Stephen Fry on the Joys of Swearing.

Everybody likes Stephen Fry, right? Well, I do (see this 2008 post), and thanks to Bathrobe I can now favor you with a brief (two and a half minutes) video clip of him on one of my favorite subjects: “It would be impossible to go through life without swearing and without enjoying swearing.” Enjoy!

Comments

  1. I wonder if Hugh Laurie’s line from the courtroom sketch excerpted in the clip

    Skank off, you cloffing cuck! You’re all a load of shote-bag fuskers, so prunk that up your prime-ministering pim-hole.

    contains the first use of cuck, the slur which is popular on the internet forums inhabited by the alt-right and Pepe the Frog—or so I hear, since I have never visited that quadrant of the internet. (The intro to that Fry and Laurie episode also uses cucking.) There is probably no direct line of descent between Fry and Laurie’s coinage and the recent use by the alt-right, but I wonder if Fry and Laurie were also thinking of cuckold when they wrote the sketch.

  2. Interesting point; if somebody knows Fry, please ask him!

  3. The OED (1893) lists a single instance of cuck from 1708, and marks it obsolete. Boy, will they have a lot of work to do when this word gets revisited.

    1706 E. Ward Hudibras Redivivus I. x. 12 Not the Horn-Plague, but something worse, Had drove the frighted Cucks from thence.

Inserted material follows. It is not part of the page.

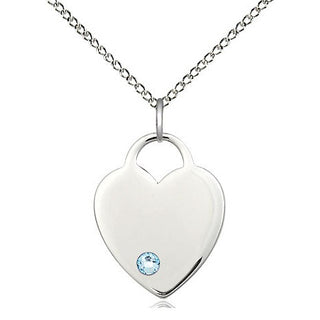 Sterling Silver Heart Charm Aqua | 18-inch Chain | Engravable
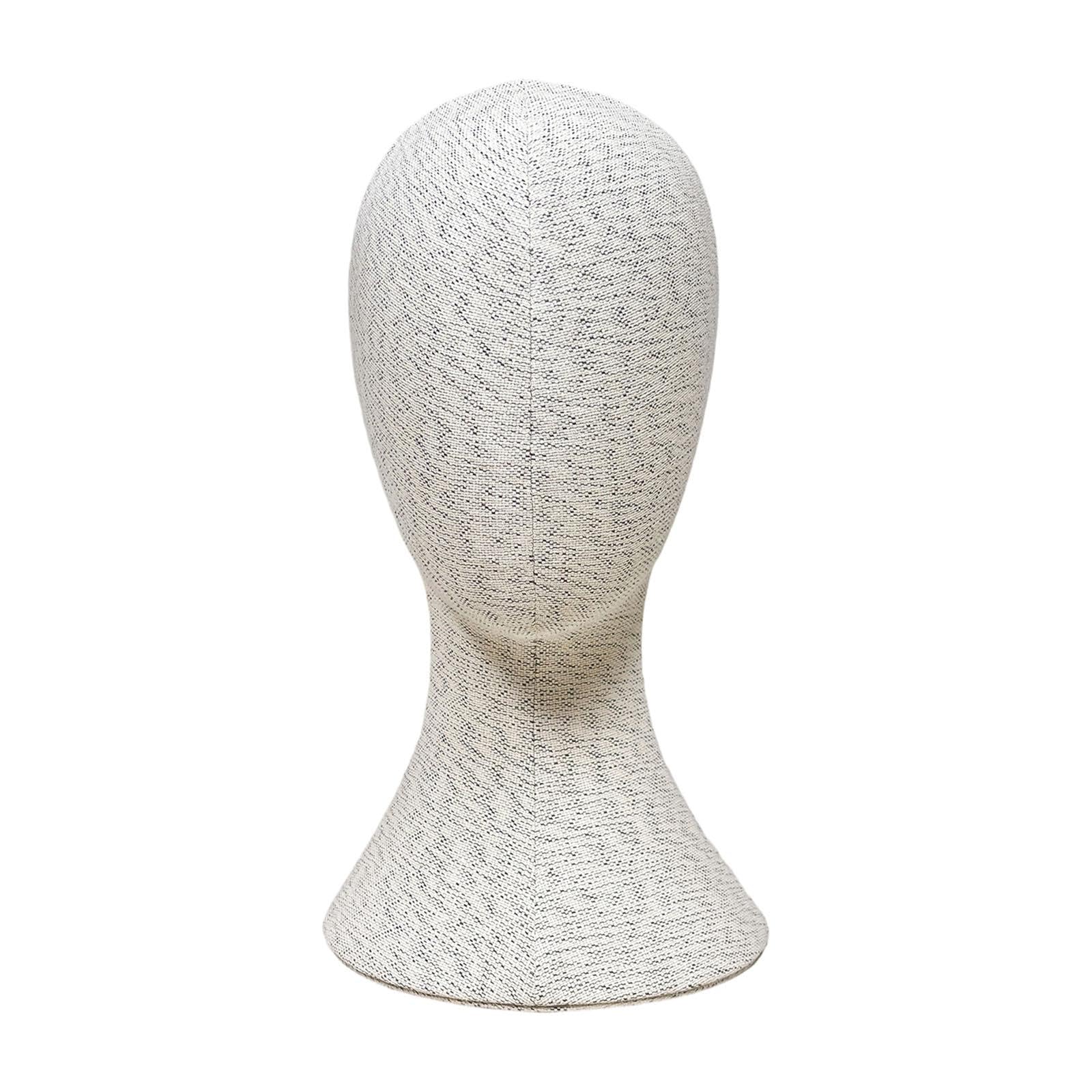Manichino Testa Porta Parrucche Espositore Stabile Base Accessorio Bellezza Stand Multifunzionale in Schiuma Lino Adatto per Negozio, 36 Cm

    Horn-plague is not in the OED, but presumably means a plague of cuckoldry or adultery.

  4. Electric Dragon says

    You might also be interested in today’s episode of “The Philosopher’s Arms”, from BBC Radio 4, in which the topic is Swearing. It’s up on the BBC website here but only for a week (previous series are available as a podcast but not this one, oddly)

  5. Thanks, listening to it now! (I like the warning: “Contains very strong language.”)

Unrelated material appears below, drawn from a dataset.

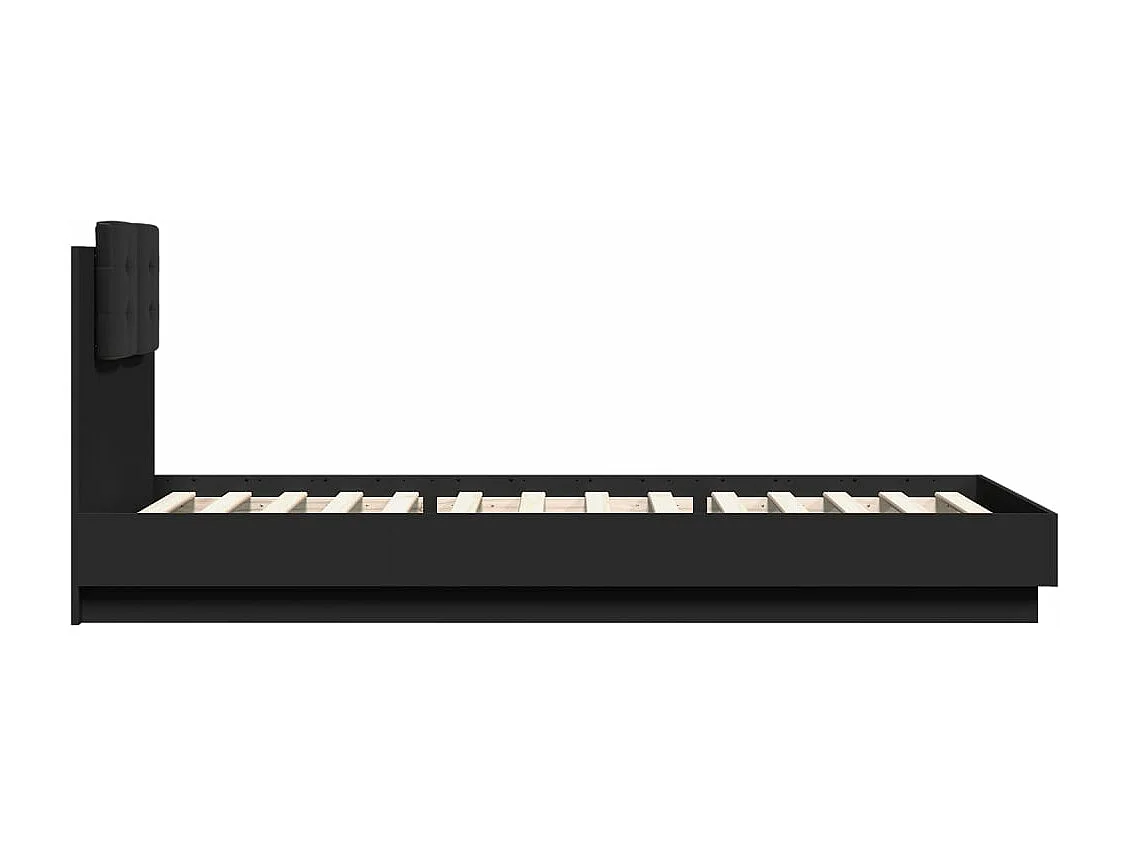 Cadre de lit sans matelas noir 90x200 cm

  6. Well, that was enjoyable. At first I thought they were going to shortchange me on the strong language, but by the end it lived up to expectations.

  7. The OED (1893) lists a single instance of cuck from 1708, and marks it obsolete. Boy, will they have a lot of work to do when this word gets revisited.

    I’ve tried to sift through Google Books for more instances, but they all seem to be false positives: dialectal or obsolete spellings of cook (mainly in the early 19th century); parts of hyphenated compounds such as cuck-quean or cuck-stool; and onomatopoeia for the call of the cuckoo.